What nutrition is best for runners?

Well this post is another cup of tea and digestive biscuit or two type post. What is the best diet for runners or the population as a whole ? With most things in running there is no reinventing the wheel. You’re normally faced with the ‘norm’ and one alternative. e.g. run less, run faster as opposed to run slower,  but more,  to run faster. I personally suspect either method works if you follow them religiously. The problem occurs when you half heartily follow one but add in some of the other.  Anyhow this post is about what is the best nutrition for achieving the best performance.

In the good old days it was always high carbs, low fat and sugar, normally natural, as fuel. Even today if you google best running diets it’s mostly pasta, rice, bread, honey, orange juice, low fat yoghurt, skinless chicken, semi-skimmed milk etc. We’ve all seen it a thousand times. I’ve been following this for many years and it has certainly helped me. Or has it ?

Recently Tim Noakes, a highly respected write and MD changed his view on nutrition virtually 180 degrees. Noakes is the author of one of, if not the defining book on all things running, ‘The Lore of Runing’, a 944-page tome known as the distance runner’s bible. He has come out and said forget everything he wrote in that book about carbohydrates. Back then, he questioned whether they were as necessary to a runner’s diet as many experts believed but still recommended them, particularly as fuel for workouts and races.

Now, Noakes won’t touch most carbs and tells others to avoid them, too. His book about this new lifestyle, The Real Meal Revolution, has sold more than 200,000 copies in his native South Africa the last two years, making it one of the country’s all-time nonfiction bestsellers, and it has helped launch a change in dietary thought much the same way the Atkins diet did across America years ago.

• **DATA SHOWN**

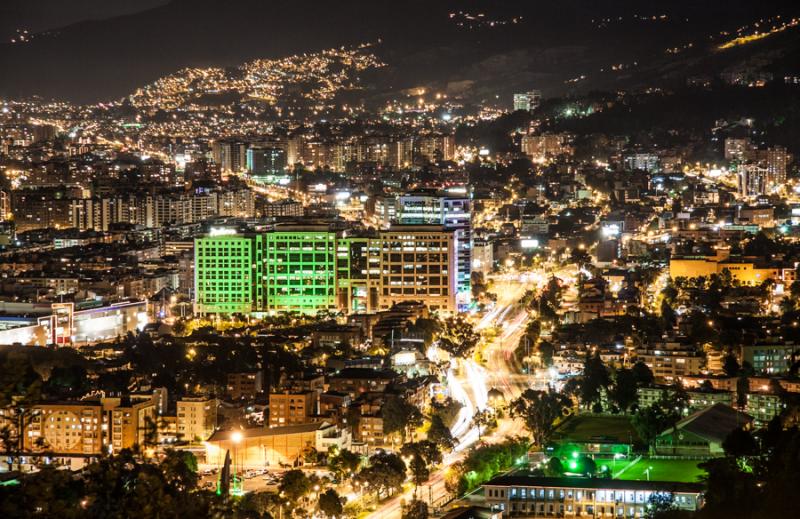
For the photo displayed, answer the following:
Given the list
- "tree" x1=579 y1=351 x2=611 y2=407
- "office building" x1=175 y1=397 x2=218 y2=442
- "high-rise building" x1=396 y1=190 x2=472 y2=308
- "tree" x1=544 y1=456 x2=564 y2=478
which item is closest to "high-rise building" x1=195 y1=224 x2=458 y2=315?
"high-rise building" x1=396 y1=190 x2=472 y2=308

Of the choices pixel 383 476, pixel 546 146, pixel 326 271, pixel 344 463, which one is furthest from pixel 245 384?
pixel 546 146

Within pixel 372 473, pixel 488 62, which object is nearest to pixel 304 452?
pixel 372 473

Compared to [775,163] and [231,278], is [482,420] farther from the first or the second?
[775,163]

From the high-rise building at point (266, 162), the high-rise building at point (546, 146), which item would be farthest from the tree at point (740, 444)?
the high-rise building at point (266, 162)

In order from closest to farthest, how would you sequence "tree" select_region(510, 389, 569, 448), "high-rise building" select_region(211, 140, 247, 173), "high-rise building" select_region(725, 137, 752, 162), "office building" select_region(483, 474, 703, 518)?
"office building" select_region(483, 474, 703, 518) → "tree" select_region(510, 389, 569, 448) → "high-rise building" select_region(725, 137, 752, 162) → "high-rise building" select_region(211, 140, 247, 173)

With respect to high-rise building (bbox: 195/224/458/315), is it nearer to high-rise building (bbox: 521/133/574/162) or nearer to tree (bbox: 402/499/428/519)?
tree (bbox: 402/499/428/519)

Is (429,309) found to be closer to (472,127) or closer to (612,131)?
(612,131)
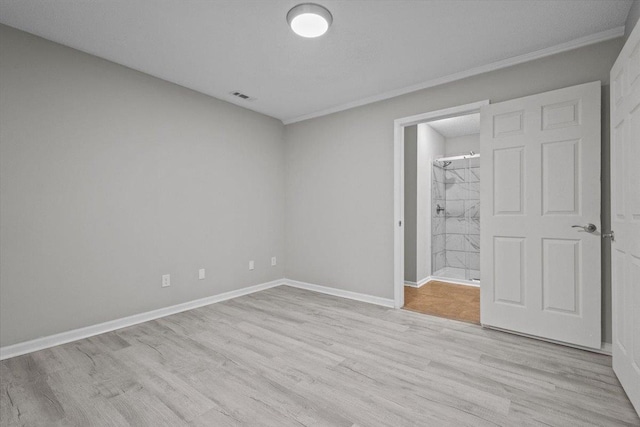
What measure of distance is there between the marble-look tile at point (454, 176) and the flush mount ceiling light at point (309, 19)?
4601 millimetres

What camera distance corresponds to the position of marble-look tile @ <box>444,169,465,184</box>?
19.7ft

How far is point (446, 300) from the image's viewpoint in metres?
3.95

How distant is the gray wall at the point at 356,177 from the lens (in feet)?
9.66

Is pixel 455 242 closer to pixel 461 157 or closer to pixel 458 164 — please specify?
pixel 458 164

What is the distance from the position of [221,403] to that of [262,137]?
3502mm

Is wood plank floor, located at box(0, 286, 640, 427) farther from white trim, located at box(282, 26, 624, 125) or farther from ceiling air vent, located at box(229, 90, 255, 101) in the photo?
ceiling air vent, located at box(229, 90, 255, 101)

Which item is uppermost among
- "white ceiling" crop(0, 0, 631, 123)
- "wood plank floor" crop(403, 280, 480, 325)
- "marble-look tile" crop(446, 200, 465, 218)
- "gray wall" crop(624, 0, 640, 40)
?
"white ceiling" crop(0, 0, 631, 123)

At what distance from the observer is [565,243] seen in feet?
8.35

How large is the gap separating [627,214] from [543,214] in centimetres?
79

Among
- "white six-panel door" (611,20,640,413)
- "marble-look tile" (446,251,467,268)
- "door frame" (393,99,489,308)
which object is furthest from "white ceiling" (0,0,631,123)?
"marble-look tile" (446,251,467,268)

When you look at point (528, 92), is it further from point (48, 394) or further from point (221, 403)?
point (48, 394)

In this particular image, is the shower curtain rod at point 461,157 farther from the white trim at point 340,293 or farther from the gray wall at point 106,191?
the gray wall at point 106,191

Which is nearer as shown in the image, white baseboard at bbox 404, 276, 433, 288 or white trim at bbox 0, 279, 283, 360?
white trim at bbox 0, 279, 283, 360

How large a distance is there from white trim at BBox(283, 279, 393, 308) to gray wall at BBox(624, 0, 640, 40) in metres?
3.08
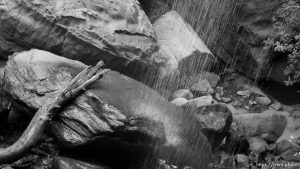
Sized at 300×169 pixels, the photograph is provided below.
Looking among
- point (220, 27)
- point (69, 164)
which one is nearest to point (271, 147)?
point (220, 27)

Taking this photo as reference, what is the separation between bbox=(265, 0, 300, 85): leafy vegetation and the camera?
784cm

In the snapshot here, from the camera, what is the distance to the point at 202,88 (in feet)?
30.5

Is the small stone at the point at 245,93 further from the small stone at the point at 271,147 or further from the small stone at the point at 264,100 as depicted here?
the small stone at the point at 271,147

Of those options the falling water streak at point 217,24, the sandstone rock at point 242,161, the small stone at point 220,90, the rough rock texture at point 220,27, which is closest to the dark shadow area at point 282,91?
the falling water streak at point 217,24

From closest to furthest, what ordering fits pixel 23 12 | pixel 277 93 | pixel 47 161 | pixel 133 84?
pixel 47 161, pixel 133 84, pixel 23 12, pixel 277 93

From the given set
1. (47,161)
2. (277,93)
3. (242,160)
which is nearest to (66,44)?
(47,161)

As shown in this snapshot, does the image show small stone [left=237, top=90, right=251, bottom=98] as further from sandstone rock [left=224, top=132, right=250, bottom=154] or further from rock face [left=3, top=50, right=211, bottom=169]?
rock face [left=3, top=50, right=211, bottom=169]

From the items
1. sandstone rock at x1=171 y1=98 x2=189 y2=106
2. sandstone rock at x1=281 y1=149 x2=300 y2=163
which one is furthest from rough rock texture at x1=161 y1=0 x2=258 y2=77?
sandstone rock at x1=281 y1=149 x2=300 y2=163

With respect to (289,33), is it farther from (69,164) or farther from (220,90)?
(69,164)

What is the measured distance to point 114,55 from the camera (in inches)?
Answer: 303

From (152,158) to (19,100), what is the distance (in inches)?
91.2

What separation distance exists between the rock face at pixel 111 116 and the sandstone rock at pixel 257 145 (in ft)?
5.52

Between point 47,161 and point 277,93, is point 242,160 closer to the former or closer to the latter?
point 277,93

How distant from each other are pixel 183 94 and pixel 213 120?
1487 mm
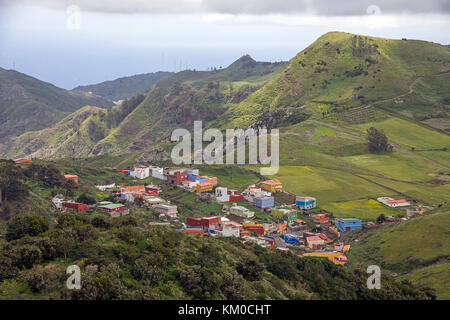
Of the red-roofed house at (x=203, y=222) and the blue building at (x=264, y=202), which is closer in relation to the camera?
the red-roofed house at (x=203, y=222)

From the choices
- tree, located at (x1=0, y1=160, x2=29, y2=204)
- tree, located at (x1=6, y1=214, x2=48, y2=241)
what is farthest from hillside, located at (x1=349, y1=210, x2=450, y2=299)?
tree, located at (x1=0, y1=160, x2=29, y2=204)

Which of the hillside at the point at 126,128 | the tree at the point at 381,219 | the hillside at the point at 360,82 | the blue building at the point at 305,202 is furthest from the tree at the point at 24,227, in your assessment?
the hillside at the point at 126,128

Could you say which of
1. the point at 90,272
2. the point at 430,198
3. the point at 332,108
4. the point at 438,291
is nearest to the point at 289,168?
the point at 430,198

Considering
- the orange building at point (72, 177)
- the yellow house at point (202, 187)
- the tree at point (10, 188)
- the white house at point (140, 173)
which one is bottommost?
the yellow house at point (202, 187)

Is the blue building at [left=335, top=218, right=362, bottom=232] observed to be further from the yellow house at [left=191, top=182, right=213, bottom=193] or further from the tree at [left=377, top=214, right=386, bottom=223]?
the yellow house at [left=191, top=182, right=213, bottom=193]

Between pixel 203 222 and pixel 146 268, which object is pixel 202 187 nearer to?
pixel 203 222

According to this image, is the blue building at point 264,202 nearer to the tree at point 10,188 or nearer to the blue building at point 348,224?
the blue building at point 348,224

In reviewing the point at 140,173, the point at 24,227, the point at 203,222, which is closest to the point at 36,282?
the point at 24,227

• **ABOUT THIS EXERCISE**
Decide whether each statement agrees with the post on nutrition for runners, answering yes or no and quoting the deciding words of the post. 1. Noakes's book on his new lifestyle has sold more than 200,000 copies in South Africa in the last two years. 2. In his earlier running book, Noakes told runners to avoid carbohydrates. 3. That earlier running book runs to more than 1,000 pages. You can ignore the rows.

• **YOUR RESPONSE**
1. Yes: "has sold more than 200,000 copies in his native South Africa the last two years"
2. No: "but still recommended them, particularly as fuel for workouts and races"
3. No: "a 944-page tome"